Las relaciones entre los gobiernos sandinistas de Nicaragua y la Iglesia Católica tienen una historia peculiar. Quizá el momento más significativo de esa relación fue la interrupción de una misa del Papa Juan Pablo II en la Plaza de la Revolución de Managua.
Es muy extraño que esta actividad litúrgica sea interrumpida. Más todavía si es el sumo pontífice quien está oficiando, y si son los propios feligreses los que interrumpen. “Queremos la paz”, gritaba un numeroso grupo de asistentes. Juan Pablo II interrumpió el ritual, molesto: “el Papa también quiere la paz”, dijo.
También llamó la atención que el Papa se negara a corresponder el saludo del sacerdote y reconocido poeta, ministro de Cultura del primer gobierno sandinista, Ernesto Cardenal.
Había fondo en este distanciamiento en el jerarca católico y la iglesia nicaragüense. El Papa había vivido décadas en Polonia bajo el régimen soviético. Sabía lo que significaba para la iglesia, y para la sociedad, vivir bajo un régimen así. No entendía que amplios sectores de la iglesia católica nicaragüense simpatizaran con ese modelo de gobierno.
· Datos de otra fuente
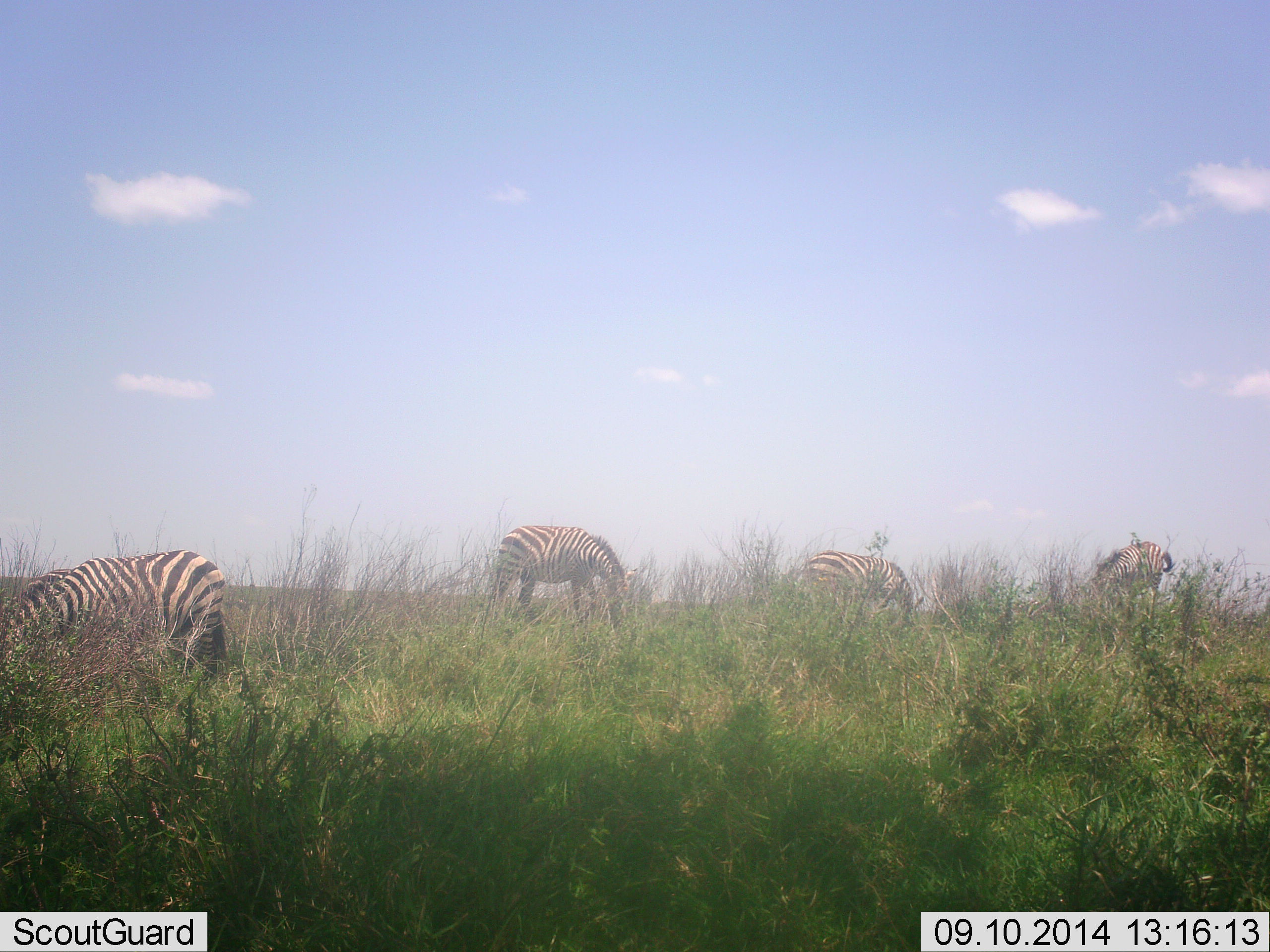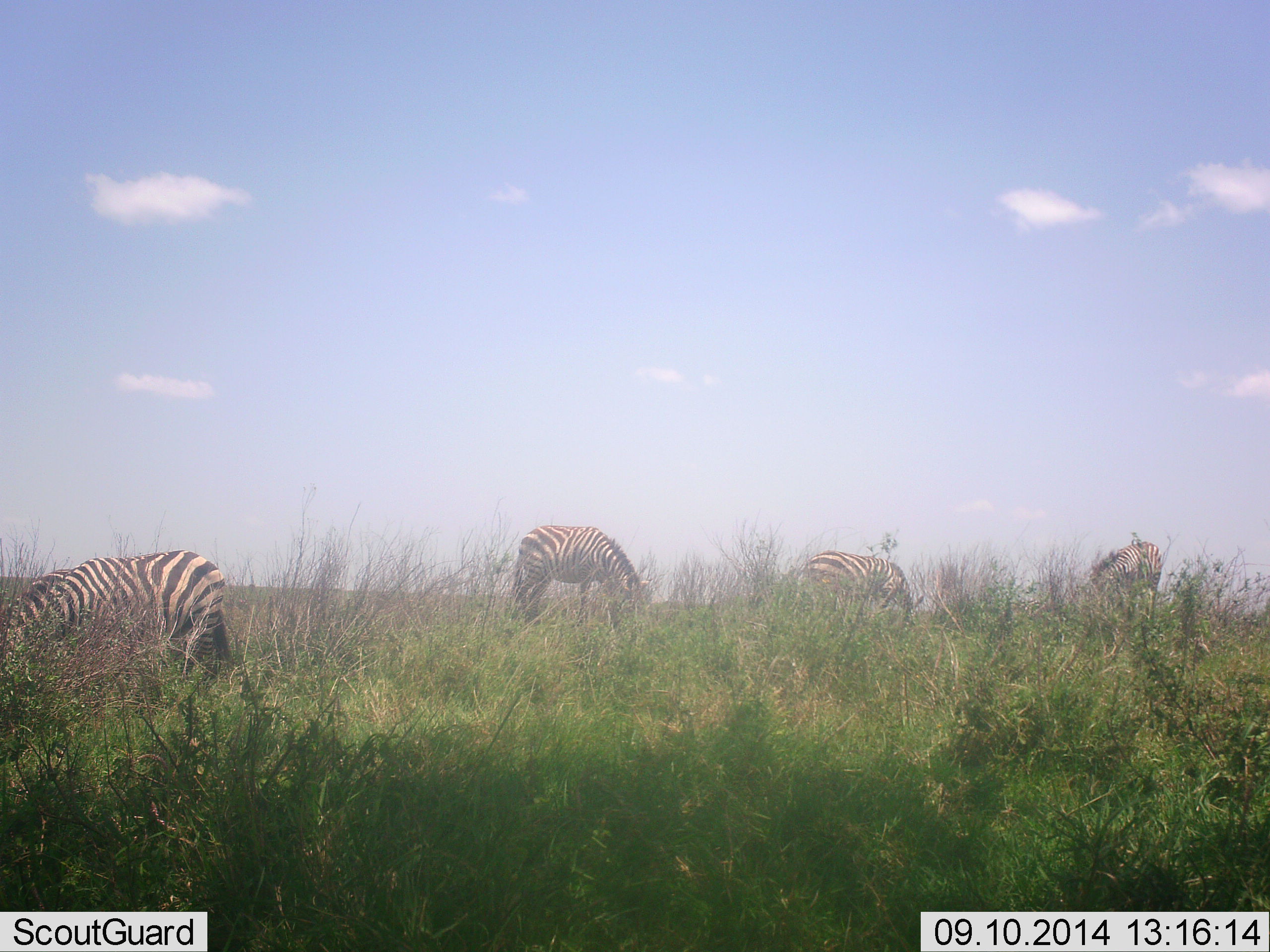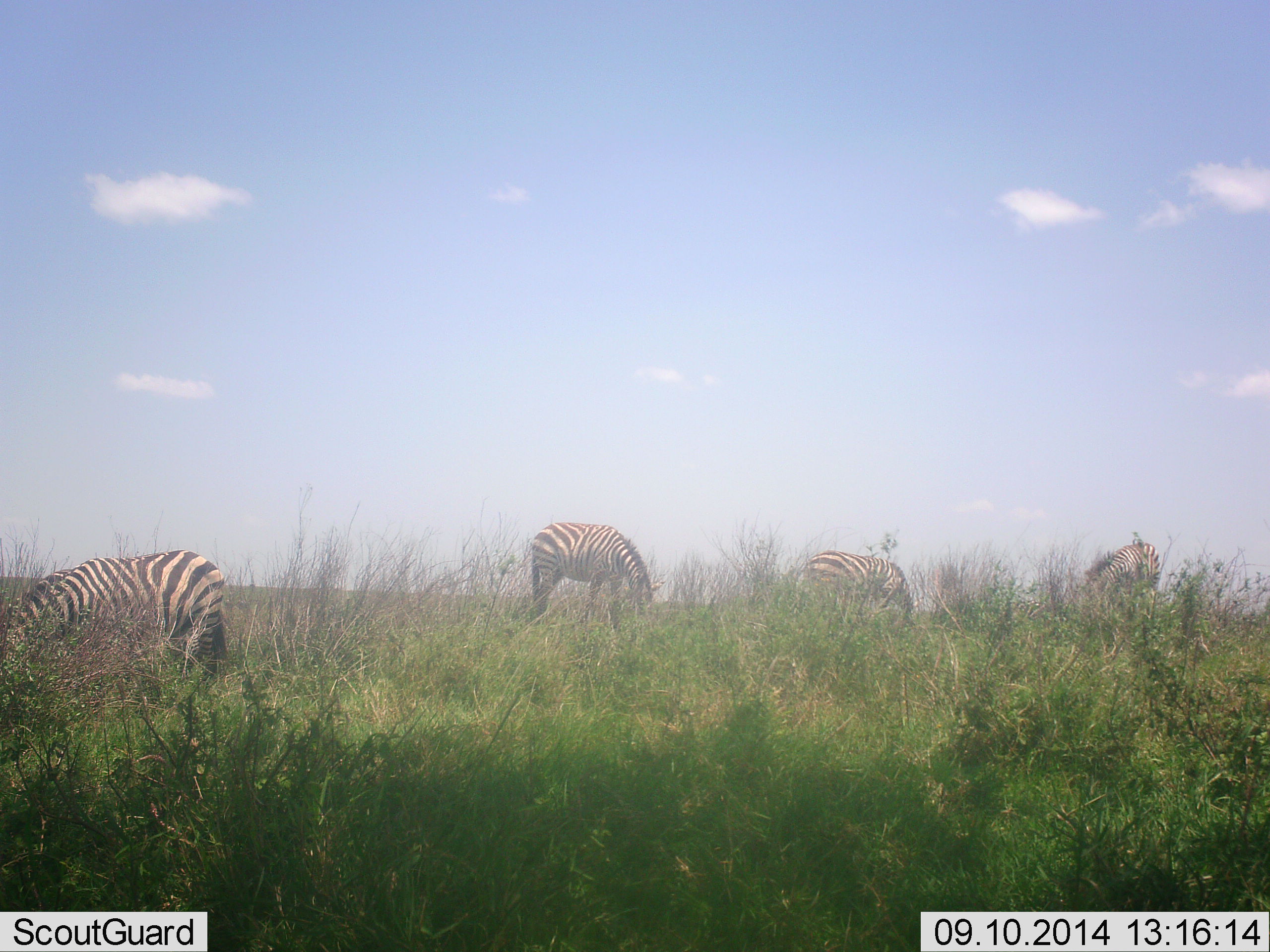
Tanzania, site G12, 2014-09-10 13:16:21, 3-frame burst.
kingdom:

Recientemente, en México, un sacerdote jesuita, entusiasmado por el triunfo electoral de López Obrador, presentó una homilía que pudo ser leída como una apología de la autocracia. Dijo luego que fue malentendido.
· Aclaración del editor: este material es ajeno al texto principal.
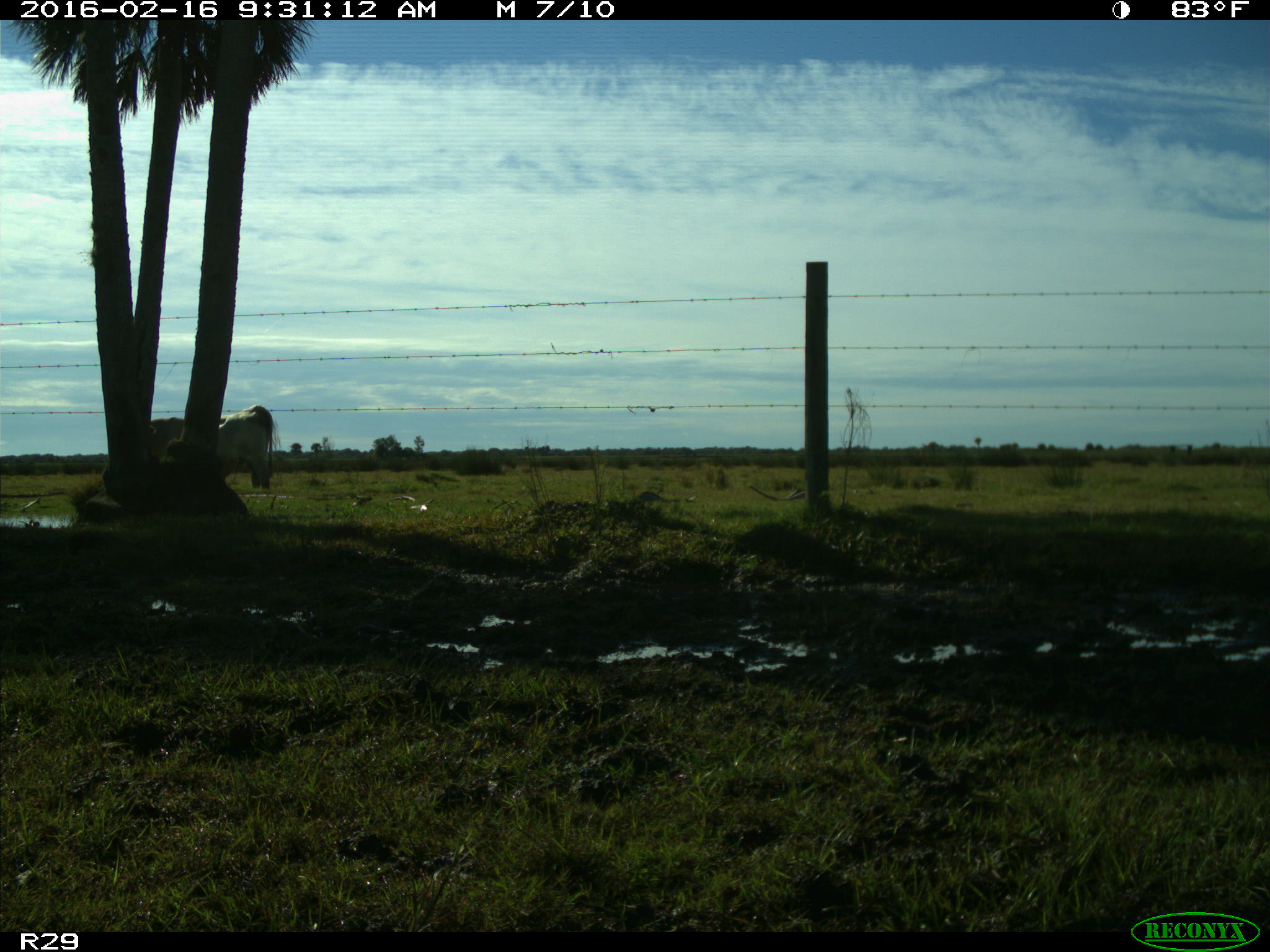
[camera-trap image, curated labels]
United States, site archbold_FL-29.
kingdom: Animalia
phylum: Chordata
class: Mammalia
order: Artiodactyla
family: Bovidae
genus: Bos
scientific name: Bos taurus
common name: domestic cow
Bos taurus (domestic cow).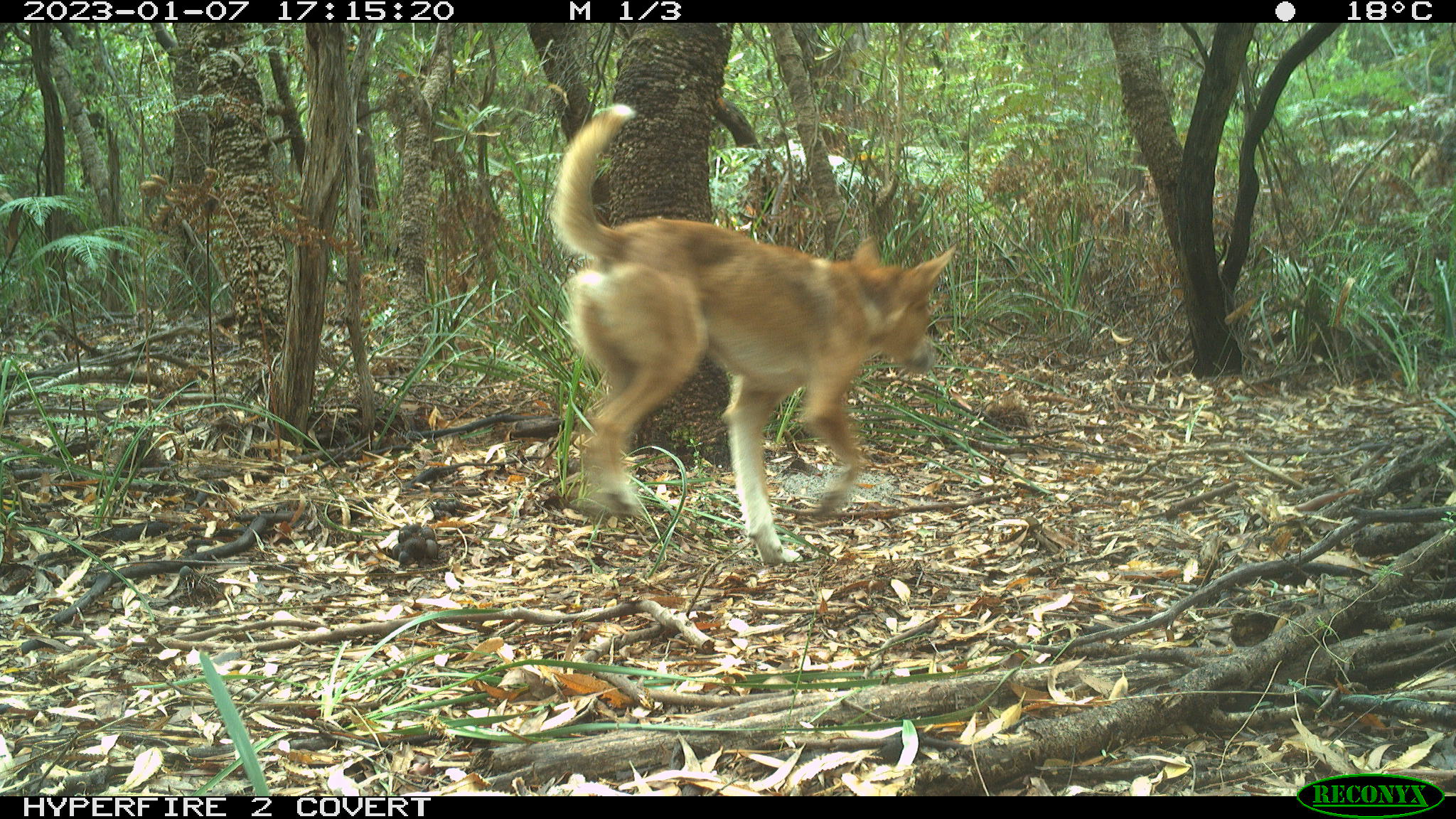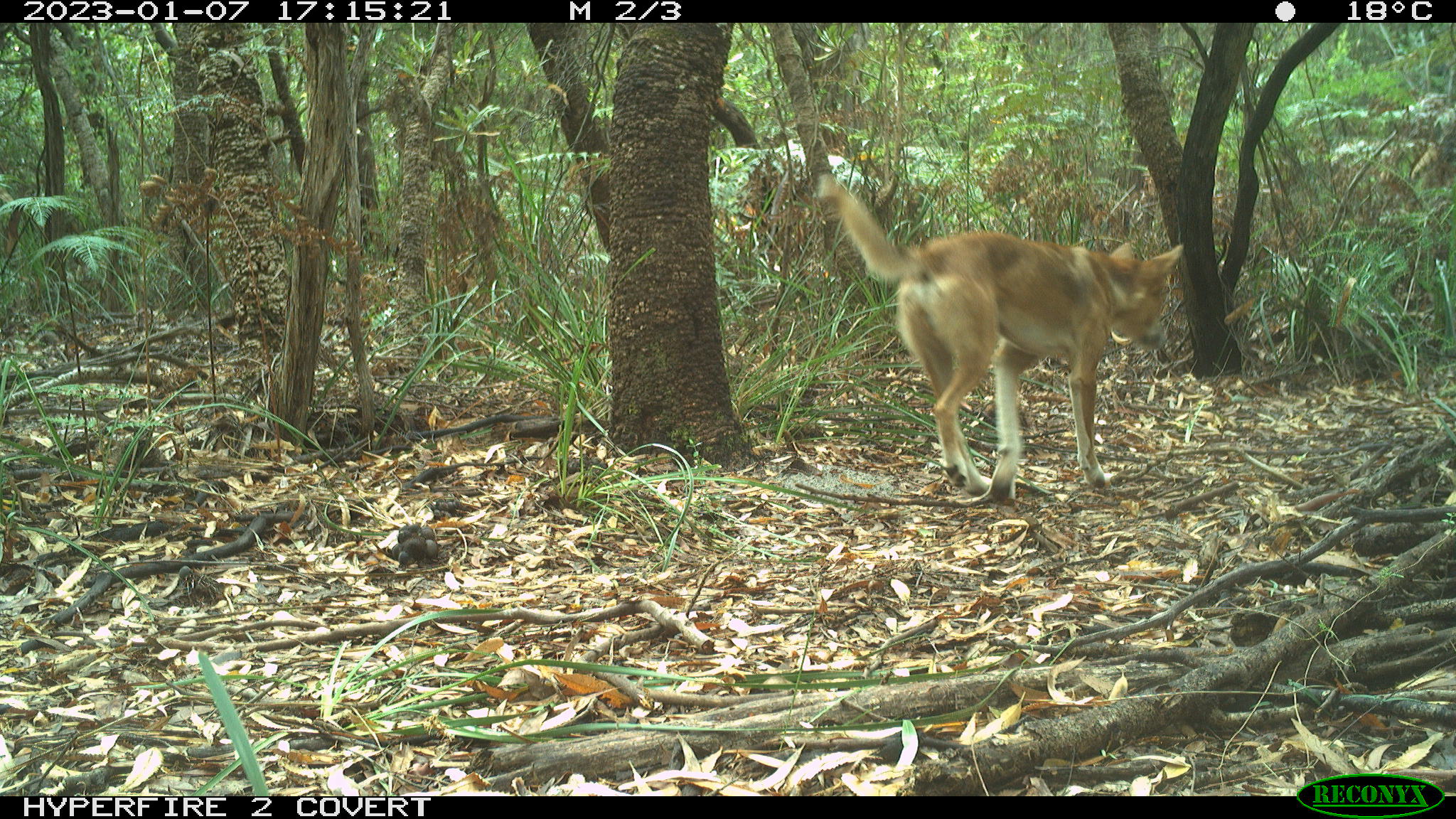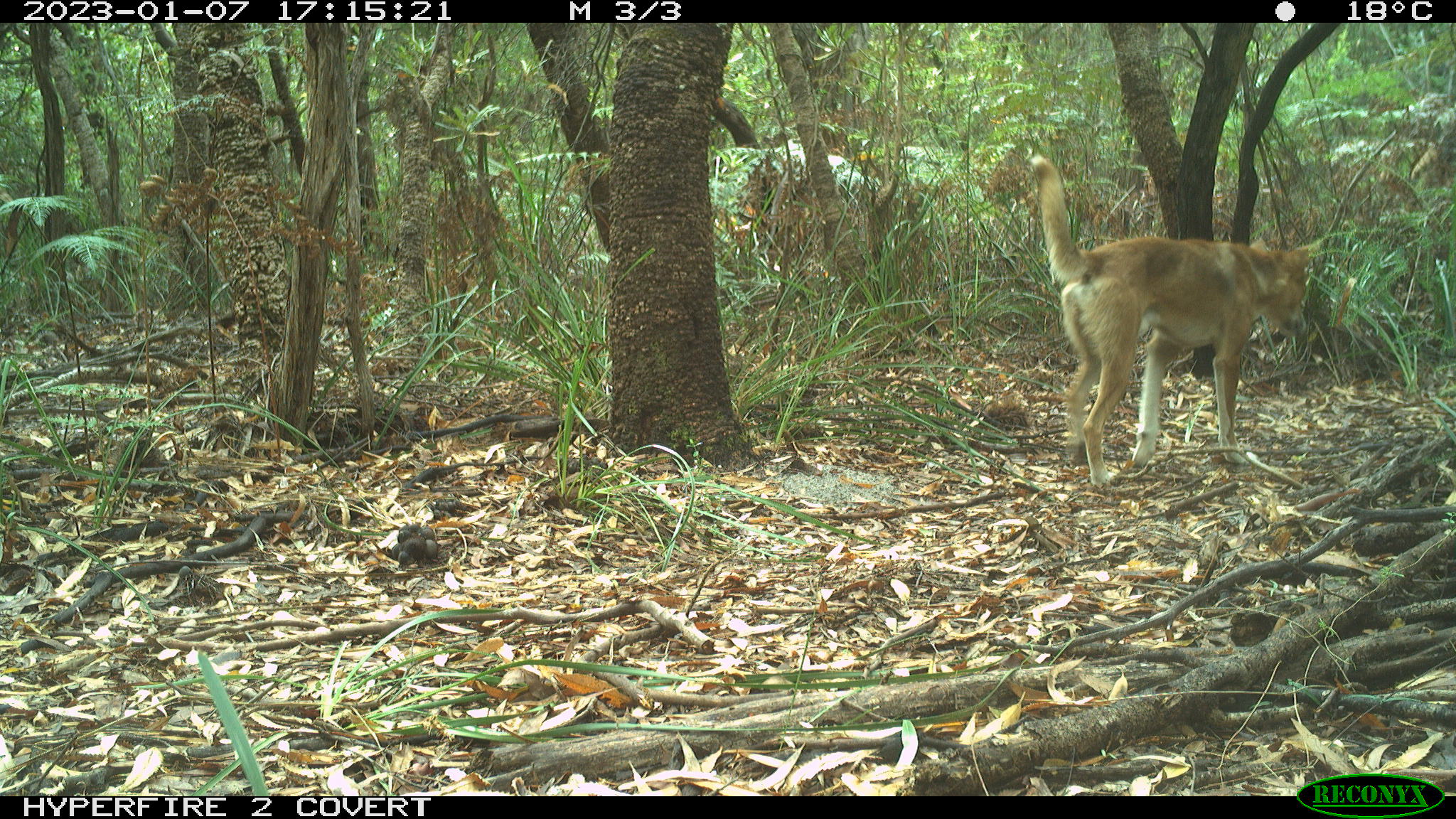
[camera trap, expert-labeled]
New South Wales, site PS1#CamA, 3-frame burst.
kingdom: Animalia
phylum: Chordata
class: Mammalia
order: Carnivora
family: Canidae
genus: Canis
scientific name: Canis familiaris dingo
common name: dingo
Lo que es claro es que hay sectores, dentro del catolicismo y fuera de él, que se entusiasman simplemente con que un político o una organización se declaren de izquierda, o en favor de los pobres.
Lo que recuerda el principio básico de la seducción (o uno de ellos): decirle a la gente lo que quiere oír. Me declaro de izquierda (que en México y otros países de Latinoamérica es sinónimo de ser decente) y consigo apoyos. Pongo a los pobres como prioridad en mis dichos y lo mismo.
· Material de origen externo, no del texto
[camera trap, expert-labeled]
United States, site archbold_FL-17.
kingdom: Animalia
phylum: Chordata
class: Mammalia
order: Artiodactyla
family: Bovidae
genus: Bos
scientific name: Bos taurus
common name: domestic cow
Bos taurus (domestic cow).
Pero lo que cuenta en la política, y en muchos otros ámbitos de la vida, son los actos y sus consecuencias. Los tacos de lengua son baratos.
Los lamentables hechos en Nicaragua, el acoso brutal del gobierno contra la Iglesia Católica y en particular contra los jesuitas, recuerdan la multicitada definición de democracia de Popper: “un método para evitar que los malos gobiernos hagan demasiado daño, y para deshacernos de ellos sin derramamiento de sangre”.
A algunos les parecerá poca cosa. No a los nicaragüenses que han sido gobernados por Daniel Ortega.